VIAJE AL LOCO BAILARÍN

Al reírnos todos somos un poco locos.

A nadie le importan los locos, son seres de otro mundo que siempre llevan la sonrisa puesta.

Sólo por eso, por aquella sonrisa perpetua, al viajero sí que le importaban los locos. 

¿Quién está verdaderamente loco, ellos o los que se dicen cuerdos? Si una cigarra se transformase en hormiga sería la hormiga loca del hormiguero. Si una hormiga se convirtiese en cigarra, sería la cigarra loca del cigarral. Esas cosas decía el viajero.

Era una tarde lluviosa de primavera. Viajaban sin rumbo por la meseta y pararon en un pueblo medieval. Locos que huyen del tiempo y de sus lugares. ¿No son eso los viajeros? Ella le miraba pero no siempre le escuchaba.

Pasaron a escuchar un concierto de música del siglo pasado, que es ese siglo en el que los cuerdos creen que todo tuvo que haber sido peor porque no es nuestro siglo. 

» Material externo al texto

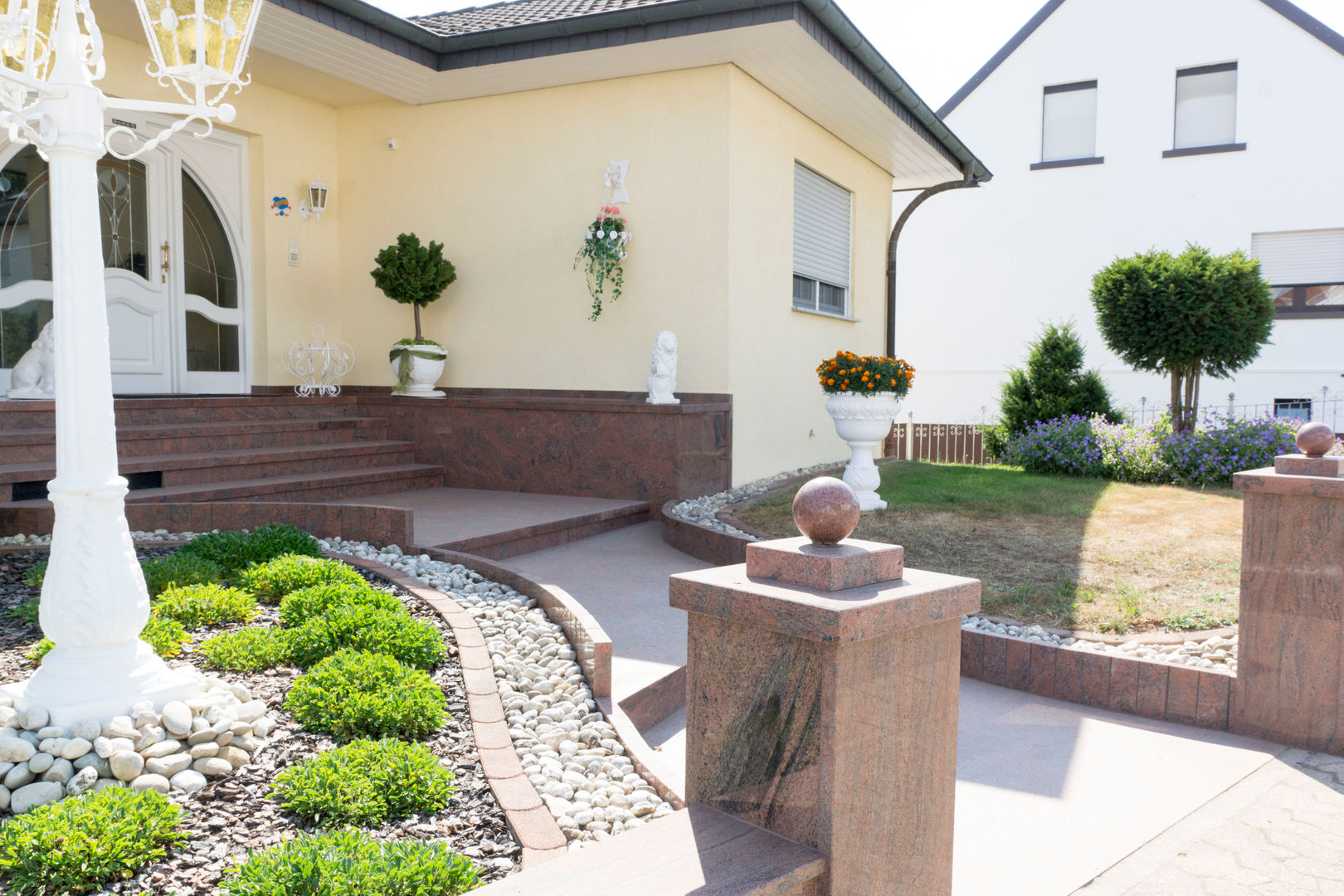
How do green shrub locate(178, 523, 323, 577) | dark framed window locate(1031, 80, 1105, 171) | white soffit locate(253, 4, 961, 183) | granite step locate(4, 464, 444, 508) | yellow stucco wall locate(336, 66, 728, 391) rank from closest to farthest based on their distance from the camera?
green shrub locate(178, 523, 323, 577) → granite step locate(4, 464, 444, 508) → white soffit locate(253, 4, 961, 183) → yellow stucco wall locate(336, 66, 728, 391) → dark framed window locate(1031, 80, 1105, 171)

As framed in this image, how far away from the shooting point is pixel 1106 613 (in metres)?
4.64

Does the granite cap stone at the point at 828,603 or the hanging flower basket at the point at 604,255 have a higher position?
the hanging flower basket at the point at 604,255

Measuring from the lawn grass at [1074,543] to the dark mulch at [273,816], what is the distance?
2.96 meters

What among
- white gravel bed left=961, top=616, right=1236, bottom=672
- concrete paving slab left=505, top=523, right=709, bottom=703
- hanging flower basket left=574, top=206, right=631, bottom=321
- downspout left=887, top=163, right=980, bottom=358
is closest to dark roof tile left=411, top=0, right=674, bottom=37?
hanging flower basket left=574, top=206, right=631, bottom=321

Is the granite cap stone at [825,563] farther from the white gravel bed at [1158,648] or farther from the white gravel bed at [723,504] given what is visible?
the white gravel bed at [723,504]

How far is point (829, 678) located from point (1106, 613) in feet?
11.6

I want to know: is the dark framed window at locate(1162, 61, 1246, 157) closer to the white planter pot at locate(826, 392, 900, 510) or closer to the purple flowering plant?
the purple flowering plant

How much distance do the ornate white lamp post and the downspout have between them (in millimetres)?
9901

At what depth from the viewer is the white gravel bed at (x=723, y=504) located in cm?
643

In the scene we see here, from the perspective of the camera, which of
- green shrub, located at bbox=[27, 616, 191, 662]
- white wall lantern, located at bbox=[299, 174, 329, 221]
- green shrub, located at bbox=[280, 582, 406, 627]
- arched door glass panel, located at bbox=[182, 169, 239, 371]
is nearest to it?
green shrub, located at bbox=[27, 616, 191, 662]

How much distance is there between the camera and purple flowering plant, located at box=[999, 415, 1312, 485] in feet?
30.4

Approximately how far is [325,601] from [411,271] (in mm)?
5140

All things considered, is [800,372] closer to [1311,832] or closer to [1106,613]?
[1106,613]

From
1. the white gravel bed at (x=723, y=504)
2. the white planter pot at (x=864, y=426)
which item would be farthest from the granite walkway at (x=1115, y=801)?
the white planter pot at (x=864, y=426)
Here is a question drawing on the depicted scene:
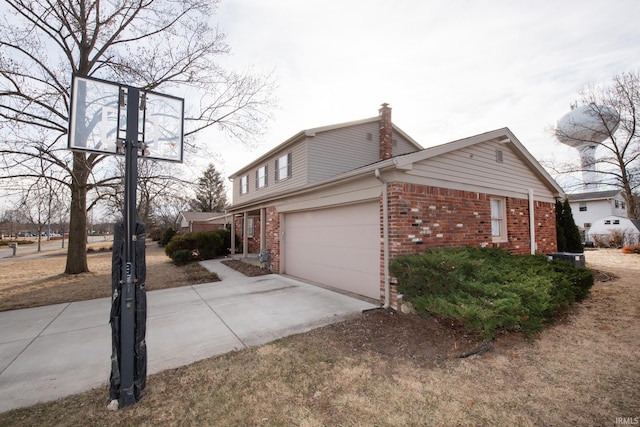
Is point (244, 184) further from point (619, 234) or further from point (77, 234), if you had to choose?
point (619, 234)

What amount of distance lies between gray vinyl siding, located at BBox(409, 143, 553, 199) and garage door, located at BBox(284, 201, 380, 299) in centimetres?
156

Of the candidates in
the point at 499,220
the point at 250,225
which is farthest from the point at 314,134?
the point at 250,225

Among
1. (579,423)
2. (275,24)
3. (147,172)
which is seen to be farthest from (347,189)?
(147,172)

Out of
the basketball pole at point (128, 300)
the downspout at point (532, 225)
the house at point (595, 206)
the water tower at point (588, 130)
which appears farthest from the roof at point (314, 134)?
the house at point (595, 206)

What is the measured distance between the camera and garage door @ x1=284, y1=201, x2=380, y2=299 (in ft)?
21.2

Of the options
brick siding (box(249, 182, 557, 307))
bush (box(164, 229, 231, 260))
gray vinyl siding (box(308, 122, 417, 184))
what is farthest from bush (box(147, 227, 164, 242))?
brick siding (box(249, 182, 557, 307))

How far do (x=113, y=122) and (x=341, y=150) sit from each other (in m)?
9.33

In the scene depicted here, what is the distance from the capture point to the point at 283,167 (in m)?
12.7

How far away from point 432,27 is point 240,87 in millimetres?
8234

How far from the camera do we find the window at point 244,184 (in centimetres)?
1702

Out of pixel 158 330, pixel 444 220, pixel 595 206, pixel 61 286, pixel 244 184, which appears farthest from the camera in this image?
pixel 595 206

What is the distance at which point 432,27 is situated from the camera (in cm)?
649

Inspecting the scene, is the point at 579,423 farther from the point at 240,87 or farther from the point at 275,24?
the point at 240,87

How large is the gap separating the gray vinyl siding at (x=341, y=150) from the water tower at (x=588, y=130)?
17859 millimetres
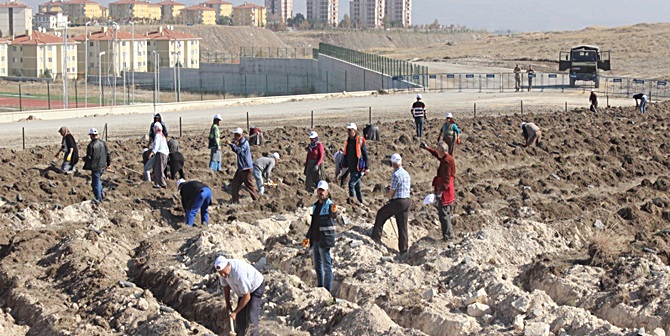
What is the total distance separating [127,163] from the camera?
2248 centimetres

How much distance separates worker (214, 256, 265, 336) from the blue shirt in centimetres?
334

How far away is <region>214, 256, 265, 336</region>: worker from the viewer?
10.4 m

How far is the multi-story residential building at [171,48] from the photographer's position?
9156 centimetres

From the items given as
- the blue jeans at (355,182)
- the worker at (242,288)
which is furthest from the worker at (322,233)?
the blue jeans at (355,182)

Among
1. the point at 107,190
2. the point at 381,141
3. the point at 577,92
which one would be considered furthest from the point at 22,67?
the point at 107,190

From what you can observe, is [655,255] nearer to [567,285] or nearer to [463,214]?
[567,285]

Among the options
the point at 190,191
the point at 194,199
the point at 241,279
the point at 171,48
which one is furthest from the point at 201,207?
the point at 171,48

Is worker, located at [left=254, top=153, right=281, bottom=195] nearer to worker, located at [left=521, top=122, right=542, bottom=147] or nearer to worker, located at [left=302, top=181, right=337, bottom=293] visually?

El lugar había sido una antigua iglesia románica de piedra rojiza. 

Los músicos, de esos músicos que deambulan por los pueblos robando melodías olvidadas a las viejas y que luego quieren, sin éxito, resucitar en un siglo equivocado.

A ritmo de jotas y pasadobles el loco del pueblo se puso a bailar. Nadie le miraba, como si fuese transparente. 

Sólo el viajero se fijó en su sonrisa, en lo acompasado de su ritmo, de sus saltos al compás de la música, del miedo de los niños asustados por sus danzas, de su cara sonriente y ausente, de su grito de despedida para todos, como si todos le hubiesen acompañado.

El loco desapareció y se llevó la música. Nadie bailó. Un cuerdo muy cuerdo le dijo a un músico que allí no se bailaba porque un día fue una iglesia. Los cuerdos se quedaron solos escuchando las gaitas de los músicos. Menos mal que los músicos no eran del todo cuerdos y contaban sus locuras deambulando por los pueblos. Al escucharlas todos reían y al reírnos todos somos un poco locos.